"Wakabayashi'yi günahım kadar sevmem ama çok haklı. Kardeşimden uzak dur dediği adamı kardeşinin odasında yakalamış yani. Bence bırakalım pataklasın."
Kojiro sessizliğini kendince bu harika teklifi sunarak bozdu.
"Bir dakika! Sen durumu çok yanlış anlatıyorsun Kojiro!"
Matsuyama panikledi anında. E bıraksalar onu hırpalamaya hazır bir Wakabayashi vardı karşısında.
"Genzo, lütfen sakinleşir misin? Sadece konuşuyorduk neden bu kadar abarttın? Ayrıca bu kadar kıskançlığa da gerek yok." Miva bu konunun bir an önce kapanmasını istiyordu.
Her gördüğünde iltifat eden Matsuyama ve yanında gördüğü her erkekten kıskanan Genzo'yla uğraşmaktan sıkılmıştı. Genç kız arkasını dönerek kaldığı odaya doğru yönlendirdi adımlarını.
Üvey abisi fazla mı kıskançtı? Ya da sadece Miva'nın öz abisiymiş gibi hissettirmek için mi böyle yapıyordu? Hangisi olduğu artık umrunda da değildi genç kızın.

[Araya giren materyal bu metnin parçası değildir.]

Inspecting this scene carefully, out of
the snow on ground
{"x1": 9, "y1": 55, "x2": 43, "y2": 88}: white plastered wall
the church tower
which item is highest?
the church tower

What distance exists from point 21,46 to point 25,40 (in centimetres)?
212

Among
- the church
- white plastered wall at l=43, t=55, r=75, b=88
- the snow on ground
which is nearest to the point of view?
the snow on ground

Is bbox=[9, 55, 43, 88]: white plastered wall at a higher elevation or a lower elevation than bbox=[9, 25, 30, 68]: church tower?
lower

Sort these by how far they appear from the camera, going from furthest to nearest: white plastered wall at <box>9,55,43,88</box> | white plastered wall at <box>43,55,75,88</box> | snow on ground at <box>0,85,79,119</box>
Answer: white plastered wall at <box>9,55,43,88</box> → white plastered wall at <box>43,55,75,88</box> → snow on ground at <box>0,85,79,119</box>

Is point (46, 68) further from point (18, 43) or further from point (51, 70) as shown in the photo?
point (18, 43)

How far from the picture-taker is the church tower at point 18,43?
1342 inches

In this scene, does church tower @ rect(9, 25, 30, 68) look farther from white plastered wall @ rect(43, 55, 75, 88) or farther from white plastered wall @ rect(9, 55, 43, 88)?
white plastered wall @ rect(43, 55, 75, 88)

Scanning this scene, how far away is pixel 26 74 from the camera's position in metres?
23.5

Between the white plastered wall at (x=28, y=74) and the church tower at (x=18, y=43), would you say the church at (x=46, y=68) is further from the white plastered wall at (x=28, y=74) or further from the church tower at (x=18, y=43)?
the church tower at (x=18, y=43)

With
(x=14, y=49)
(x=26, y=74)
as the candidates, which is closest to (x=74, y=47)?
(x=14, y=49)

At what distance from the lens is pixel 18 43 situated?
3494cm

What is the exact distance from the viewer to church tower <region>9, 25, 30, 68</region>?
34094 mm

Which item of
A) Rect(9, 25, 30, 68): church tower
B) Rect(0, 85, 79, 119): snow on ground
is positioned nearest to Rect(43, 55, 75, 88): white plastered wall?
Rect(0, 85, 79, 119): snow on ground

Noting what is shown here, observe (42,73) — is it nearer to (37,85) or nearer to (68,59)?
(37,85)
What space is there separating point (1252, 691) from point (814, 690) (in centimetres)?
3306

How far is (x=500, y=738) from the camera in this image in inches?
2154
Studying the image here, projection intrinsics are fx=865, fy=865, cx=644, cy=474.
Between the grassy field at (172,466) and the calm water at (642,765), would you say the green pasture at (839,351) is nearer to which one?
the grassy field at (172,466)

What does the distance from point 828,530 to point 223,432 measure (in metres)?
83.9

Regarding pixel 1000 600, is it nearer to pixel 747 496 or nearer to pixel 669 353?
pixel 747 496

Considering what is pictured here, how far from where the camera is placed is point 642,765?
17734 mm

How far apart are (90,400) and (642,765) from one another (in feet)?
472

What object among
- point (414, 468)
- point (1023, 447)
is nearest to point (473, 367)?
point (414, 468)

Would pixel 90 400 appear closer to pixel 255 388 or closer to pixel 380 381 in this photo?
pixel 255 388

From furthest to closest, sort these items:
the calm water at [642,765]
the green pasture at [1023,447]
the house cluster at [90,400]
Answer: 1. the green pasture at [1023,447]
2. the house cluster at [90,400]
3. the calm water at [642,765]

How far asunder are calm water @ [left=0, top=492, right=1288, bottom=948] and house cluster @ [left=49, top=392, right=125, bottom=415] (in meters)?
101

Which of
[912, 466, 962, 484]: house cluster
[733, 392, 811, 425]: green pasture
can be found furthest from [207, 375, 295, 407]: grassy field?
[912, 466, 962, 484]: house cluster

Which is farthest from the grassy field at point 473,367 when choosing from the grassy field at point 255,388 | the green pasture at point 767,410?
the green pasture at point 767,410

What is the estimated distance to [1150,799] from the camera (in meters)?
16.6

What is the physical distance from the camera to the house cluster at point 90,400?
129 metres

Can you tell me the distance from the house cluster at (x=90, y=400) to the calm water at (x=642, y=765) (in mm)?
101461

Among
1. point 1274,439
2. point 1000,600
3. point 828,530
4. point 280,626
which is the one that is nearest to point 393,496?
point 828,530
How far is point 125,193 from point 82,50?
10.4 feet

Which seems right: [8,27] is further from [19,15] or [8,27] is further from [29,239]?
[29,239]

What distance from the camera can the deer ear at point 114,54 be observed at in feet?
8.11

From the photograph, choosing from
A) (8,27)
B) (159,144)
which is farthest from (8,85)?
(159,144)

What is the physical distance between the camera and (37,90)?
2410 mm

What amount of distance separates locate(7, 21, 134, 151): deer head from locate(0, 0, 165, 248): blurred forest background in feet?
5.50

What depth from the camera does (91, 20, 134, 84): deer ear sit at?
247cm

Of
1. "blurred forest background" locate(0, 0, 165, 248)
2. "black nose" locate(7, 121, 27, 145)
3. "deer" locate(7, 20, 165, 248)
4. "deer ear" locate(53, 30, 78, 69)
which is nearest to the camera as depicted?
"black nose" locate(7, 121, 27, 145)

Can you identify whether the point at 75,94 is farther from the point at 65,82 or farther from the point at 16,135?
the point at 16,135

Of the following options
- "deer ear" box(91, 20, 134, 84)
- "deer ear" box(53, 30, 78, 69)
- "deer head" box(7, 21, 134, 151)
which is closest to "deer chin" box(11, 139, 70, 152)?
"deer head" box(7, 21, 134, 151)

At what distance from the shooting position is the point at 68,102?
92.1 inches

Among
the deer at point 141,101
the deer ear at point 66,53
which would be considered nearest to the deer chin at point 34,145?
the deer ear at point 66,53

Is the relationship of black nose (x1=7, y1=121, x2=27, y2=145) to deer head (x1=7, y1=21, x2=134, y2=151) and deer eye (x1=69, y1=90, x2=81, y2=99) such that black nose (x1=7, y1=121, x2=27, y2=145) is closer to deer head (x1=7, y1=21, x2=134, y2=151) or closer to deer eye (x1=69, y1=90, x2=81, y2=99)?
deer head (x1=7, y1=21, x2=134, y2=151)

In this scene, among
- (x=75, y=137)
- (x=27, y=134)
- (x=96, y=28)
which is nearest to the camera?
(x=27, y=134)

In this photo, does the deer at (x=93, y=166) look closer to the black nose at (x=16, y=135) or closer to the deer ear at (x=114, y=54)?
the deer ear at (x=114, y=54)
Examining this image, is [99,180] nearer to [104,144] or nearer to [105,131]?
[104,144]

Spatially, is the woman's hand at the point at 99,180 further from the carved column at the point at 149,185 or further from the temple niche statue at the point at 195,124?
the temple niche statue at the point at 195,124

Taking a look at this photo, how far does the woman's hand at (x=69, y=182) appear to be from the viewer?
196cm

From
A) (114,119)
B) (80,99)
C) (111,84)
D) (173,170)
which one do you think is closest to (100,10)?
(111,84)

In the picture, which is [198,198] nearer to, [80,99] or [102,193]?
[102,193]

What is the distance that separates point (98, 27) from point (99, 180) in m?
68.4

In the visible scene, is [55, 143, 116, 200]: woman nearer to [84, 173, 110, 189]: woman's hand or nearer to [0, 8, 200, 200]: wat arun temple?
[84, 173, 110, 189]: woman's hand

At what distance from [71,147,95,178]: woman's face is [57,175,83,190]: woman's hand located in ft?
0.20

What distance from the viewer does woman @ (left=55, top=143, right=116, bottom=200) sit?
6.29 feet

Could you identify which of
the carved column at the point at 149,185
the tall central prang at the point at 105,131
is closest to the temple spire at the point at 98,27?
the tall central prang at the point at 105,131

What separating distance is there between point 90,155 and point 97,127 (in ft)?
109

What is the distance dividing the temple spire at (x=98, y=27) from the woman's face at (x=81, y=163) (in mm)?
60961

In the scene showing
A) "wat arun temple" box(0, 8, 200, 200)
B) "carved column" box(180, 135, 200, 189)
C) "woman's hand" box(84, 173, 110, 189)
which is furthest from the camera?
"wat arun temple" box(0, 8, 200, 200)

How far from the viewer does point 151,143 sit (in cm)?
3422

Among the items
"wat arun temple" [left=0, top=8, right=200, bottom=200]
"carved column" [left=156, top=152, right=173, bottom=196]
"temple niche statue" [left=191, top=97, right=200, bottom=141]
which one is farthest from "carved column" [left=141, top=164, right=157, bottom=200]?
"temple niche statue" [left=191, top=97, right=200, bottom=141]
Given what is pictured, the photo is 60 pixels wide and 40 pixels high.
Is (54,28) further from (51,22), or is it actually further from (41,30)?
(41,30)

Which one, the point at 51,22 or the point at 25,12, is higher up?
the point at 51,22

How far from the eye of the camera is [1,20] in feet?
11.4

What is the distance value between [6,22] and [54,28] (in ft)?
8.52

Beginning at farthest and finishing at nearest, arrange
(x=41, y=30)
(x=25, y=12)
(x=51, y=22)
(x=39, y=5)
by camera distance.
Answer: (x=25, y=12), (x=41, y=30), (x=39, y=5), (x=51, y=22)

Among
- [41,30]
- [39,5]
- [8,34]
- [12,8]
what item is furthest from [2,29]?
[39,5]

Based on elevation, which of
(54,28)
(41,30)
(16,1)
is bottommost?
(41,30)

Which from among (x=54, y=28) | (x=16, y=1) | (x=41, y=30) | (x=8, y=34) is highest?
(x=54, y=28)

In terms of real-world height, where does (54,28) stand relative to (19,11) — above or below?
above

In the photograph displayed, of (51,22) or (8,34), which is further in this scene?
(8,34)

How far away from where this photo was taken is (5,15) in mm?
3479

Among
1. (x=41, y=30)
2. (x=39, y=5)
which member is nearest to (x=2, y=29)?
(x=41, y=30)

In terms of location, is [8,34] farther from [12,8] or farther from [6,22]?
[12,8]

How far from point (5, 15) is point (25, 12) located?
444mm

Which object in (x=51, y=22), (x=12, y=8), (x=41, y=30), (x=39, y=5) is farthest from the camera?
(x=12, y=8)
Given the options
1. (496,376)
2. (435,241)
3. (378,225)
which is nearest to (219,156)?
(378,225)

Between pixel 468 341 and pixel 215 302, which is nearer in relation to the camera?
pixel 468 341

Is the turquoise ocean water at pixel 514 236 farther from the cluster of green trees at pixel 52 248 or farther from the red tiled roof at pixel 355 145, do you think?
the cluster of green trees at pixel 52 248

Bay Wakabayashi'nin kızı olmak onu gerçek bir Wakabayashi yapmıyor gibi hissediyordu.
♬
Sara Raikawa'nın evinde durumlar çok karışıktı. Bir birini tanımak, eğlenceli sohbetler etmek için hazırlanan ortamı geçmişteki anıların dokunuşu bozmuştu. Lila'nın unutmak için çabaladığı anıları en mutlu anını bile mahvediyordu sanki.
Geçmişte kalması canını acıtamayacağı anlamına gelmiyordu. Geçmiş acıtabilir.
Titremeye başlayan sağ bileğini tutarak masayı terk eden Lila'nın peşinden gelen Misaki hâlâ olayı idrak etmeye çalışıyordu. Kız arkadaşı hakkında bilmediği şeyler vardı demek ki.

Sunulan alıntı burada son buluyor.